● **Scene question lines**
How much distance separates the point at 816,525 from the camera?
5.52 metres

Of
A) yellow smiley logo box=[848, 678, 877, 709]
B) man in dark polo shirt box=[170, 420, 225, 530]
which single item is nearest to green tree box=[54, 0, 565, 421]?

● **The task**
Can you recast the lines above as a numbered list, leaving out the blank ones?

● **Response**
1. How much distance separates the point at 816,525 from the camera?
2. 5.52 metres
3. Of
4. A) yellow smiley logo box=[848, 678, 877, 709]
5. B) man in dark polo shirt box=[170, 420, 225, 530]
6. which single item is nearest to green tree box=[54, 0, 565, 421]?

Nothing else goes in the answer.